→ WHAT IS EXPECTED
Extract, without alteration, each line from the start of the listing to the line bearing "United States, site archbold_FL-35.".
┌──
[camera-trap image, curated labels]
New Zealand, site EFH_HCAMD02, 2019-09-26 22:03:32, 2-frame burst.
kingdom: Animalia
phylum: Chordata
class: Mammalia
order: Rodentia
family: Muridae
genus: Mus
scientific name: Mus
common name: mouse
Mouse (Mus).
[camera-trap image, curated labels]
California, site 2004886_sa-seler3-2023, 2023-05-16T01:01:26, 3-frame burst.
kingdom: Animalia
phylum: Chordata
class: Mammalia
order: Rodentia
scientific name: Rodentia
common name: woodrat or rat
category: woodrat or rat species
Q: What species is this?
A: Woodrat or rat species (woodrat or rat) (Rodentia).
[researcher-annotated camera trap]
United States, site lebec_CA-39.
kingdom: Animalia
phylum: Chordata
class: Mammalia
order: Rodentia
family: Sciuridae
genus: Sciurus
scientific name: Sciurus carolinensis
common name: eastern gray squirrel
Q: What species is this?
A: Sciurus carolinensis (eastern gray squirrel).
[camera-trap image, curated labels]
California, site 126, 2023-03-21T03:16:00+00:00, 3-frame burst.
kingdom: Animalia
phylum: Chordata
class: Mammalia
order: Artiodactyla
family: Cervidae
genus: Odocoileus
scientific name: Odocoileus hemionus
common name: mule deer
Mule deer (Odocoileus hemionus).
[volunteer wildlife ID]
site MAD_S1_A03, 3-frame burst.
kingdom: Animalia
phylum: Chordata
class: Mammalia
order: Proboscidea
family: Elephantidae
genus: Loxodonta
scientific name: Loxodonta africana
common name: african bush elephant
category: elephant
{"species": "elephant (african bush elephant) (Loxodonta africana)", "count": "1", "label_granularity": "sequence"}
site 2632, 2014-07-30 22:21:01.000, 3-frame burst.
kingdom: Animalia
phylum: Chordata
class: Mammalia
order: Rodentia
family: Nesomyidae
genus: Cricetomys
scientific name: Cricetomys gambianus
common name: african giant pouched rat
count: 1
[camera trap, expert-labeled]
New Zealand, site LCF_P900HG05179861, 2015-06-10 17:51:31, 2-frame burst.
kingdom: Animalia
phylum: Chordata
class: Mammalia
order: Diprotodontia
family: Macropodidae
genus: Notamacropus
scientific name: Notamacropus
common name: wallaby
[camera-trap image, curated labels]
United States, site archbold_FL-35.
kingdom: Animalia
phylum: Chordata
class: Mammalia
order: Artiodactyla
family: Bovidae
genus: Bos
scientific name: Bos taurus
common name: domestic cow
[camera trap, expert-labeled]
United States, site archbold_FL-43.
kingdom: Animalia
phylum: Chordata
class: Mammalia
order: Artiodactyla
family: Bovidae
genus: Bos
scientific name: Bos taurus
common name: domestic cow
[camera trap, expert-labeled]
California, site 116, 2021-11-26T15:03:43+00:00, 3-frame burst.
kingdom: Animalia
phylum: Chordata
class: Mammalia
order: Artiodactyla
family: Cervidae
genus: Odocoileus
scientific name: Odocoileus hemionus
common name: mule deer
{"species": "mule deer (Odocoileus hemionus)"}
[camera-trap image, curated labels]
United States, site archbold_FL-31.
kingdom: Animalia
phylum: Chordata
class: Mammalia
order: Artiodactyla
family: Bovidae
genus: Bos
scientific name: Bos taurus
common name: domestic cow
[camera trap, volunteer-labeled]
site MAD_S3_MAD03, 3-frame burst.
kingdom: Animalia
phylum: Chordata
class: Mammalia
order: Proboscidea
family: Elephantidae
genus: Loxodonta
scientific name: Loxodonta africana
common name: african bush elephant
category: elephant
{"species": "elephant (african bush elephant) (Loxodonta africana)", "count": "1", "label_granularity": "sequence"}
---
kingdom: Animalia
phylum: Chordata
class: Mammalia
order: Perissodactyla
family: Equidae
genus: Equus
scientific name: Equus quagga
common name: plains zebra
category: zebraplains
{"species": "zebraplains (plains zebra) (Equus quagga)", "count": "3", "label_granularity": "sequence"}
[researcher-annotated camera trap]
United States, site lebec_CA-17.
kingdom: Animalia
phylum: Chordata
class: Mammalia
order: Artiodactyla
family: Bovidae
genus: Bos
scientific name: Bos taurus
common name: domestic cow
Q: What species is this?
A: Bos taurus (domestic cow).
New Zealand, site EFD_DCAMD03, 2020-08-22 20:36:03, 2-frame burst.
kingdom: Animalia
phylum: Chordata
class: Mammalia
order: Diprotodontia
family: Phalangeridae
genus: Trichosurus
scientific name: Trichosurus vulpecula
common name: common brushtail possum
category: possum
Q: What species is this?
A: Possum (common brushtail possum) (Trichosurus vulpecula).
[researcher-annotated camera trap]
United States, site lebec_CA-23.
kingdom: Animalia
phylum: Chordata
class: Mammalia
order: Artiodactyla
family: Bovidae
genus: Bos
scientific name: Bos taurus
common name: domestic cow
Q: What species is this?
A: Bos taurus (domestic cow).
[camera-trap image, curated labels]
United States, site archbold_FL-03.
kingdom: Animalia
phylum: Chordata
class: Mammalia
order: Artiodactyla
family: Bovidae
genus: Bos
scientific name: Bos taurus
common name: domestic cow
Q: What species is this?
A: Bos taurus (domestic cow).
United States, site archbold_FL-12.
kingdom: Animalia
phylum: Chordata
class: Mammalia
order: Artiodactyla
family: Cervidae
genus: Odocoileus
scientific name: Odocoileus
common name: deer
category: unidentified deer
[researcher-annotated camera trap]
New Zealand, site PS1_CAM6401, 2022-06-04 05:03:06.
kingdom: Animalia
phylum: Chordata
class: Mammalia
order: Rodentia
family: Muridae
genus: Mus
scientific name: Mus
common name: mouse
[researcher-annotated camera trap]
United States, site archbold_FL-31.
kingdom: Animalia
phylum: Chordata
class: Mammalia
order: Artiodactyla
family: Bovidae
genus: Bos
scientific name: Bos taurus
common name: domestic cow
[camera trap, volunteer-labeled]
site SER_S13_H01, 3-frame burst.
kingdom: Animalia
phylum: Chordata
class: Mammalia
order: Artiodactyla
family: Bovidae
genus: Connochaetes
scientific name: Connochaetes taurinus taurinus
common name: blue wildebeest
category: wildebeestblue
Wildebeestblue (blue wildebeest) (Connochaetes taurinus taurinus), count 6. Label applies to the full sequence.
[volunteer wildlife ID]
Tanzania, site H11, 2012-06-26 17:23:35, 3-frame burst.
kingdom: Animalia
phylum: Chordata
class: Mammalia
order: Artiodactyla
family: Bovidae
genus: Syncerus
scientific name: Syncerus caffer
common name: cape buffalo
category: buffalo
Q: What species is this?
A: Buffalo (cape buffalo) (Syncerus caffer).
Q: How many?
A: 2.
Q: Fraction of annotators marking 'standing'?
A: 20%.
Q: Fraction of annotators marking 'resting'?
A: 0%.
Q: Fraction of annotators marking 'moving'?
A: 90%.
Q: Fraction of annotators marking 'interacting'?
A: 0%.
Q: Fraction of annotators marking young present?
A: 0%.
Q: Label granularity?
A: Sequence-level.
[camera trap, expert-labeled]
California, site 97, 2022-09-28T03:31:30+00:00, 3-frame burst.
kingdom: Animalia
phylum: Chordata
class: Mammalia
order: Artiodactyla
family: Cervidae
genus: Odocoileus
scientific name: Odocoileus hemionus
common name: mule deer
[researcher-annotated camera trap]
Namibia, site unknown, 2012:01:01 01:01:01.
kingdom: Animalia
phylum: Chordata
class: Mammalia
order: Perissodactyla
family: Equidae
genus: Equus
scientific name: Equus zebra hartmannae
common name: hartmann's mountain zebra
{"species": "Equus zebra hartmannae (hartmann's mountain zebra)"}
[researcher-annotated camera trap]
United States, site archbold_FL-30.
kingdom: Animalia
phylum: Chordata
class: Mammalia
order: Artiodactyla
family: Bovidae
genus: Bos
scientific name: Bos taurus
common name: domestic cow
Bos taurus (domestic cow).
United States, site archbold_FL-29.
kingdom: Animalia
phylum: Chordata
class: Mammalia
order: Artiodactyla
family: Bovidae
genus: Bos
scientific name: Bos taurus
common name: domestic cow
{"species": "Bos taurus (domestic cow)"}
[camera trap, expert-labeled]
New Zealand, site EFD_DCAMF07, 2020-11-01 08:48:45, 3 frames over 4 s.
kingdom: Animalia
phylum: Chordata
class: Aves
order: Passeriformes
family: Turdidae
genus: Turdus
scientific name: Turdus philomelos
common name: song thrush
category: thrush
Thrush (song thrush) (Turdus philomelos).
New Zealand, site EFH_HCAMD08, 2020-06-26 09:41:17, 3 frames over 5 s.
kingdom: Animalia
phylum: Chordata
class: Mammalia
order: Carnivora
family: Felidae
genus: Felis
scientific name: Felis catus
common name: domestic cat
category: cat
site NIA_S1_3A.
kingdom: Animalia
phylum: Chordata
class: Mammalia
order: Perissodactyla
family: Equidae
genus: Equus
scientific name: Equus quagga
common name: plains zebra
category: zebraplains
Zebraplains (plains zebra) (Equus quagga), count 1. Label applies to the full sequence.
└──
→ EXERCISE RESULT
[camera-trap image, curated labels]
New Zealand, site EFH_HCAMD02, 2019-09-26 22:03:32, 2-frame burst.
kingdom: Animalia
phylum: Chordata
class: Mammalia
order: Rodentia
family: Muridae
genus: Mus
scientific name: Mus
common name: mouse
Mouse (Mus).
[camera-trap image, curated labels]
California, site 2004886_sa-seler3-2023, 2023-05-16T01:01:26, 3-frame burst.
kingdom: Animalia
phylum: Chordata
class: Mammalia
order: Rodentia
scientific name: Rodentia
common name: woodrat or rat
category: woodrat or rat species
Q: What species is this?
A: Woodrat or rat species (woodrat or rat) (Rodentia).
[researcher-annotated camera trap]
United States, site lebec_CA-39.
kingdom: Animalia
phylum: Chordata
class: Mammalia
order: Rodentia
family: Sciuridae
genus: Sciurus
scientific name: Sciurus carolinensis
common name: eastern gray squirrel
Q: What species is this?
A: Sciurus carolinensis (eastern gray squirrel).
[camera-trap image, curated labels]
California, site 126, 2023-03-21T03:16:00+00:00, 3-frame burst.
kingdom: Animalia
phylum: Chordata
class: Mammalia
order: Artiodactyla
family: Cervidae
genus: Odocoileus
scientific name: Odocoileus hemionus
common name: mule deer
Mule deer (Odocoileus hemionus).
[volunteer wildlife ID]
site MAD_S1_A03, 3-frame burst.
kingdom: Animalia
phylum: Chordata
class: Mammalia
order: Proboscidea
family: Elephantidae
genus: Loxodonta
scientific name: Loxodonta africana
common name: african bush elephant
category: elephant
{"species": "elephant (african bush elephant) (Loxodonta africana)", "count": "1", "label_granularity": "sequence"}
site 2632, 2014-07-30 22:21:01.000, 3-frame burst.
kingdom: Animalia
phylum: Chordata
class: Mammalia
order: Rodentia
family: Nesomyidae
genus: Cricetomys
scientific name: Cricetomys gambianus
common name: african giant pouched rat
count: 1
[camera trap, expert-labeled]
New Zealand, site LCF_P900HG05179861, 2015-06-10 17:51:31, 2-frame burst.
kingdom: Animalia
phylum: Chordata
class: Mammalia
order: Diprotodontia
family: Macropodidae
genus: Notamacropus
scientific name: Notamacropus
common name: wallaby
[camera-trap image, curated labels]
United States, site archbold_FL-35.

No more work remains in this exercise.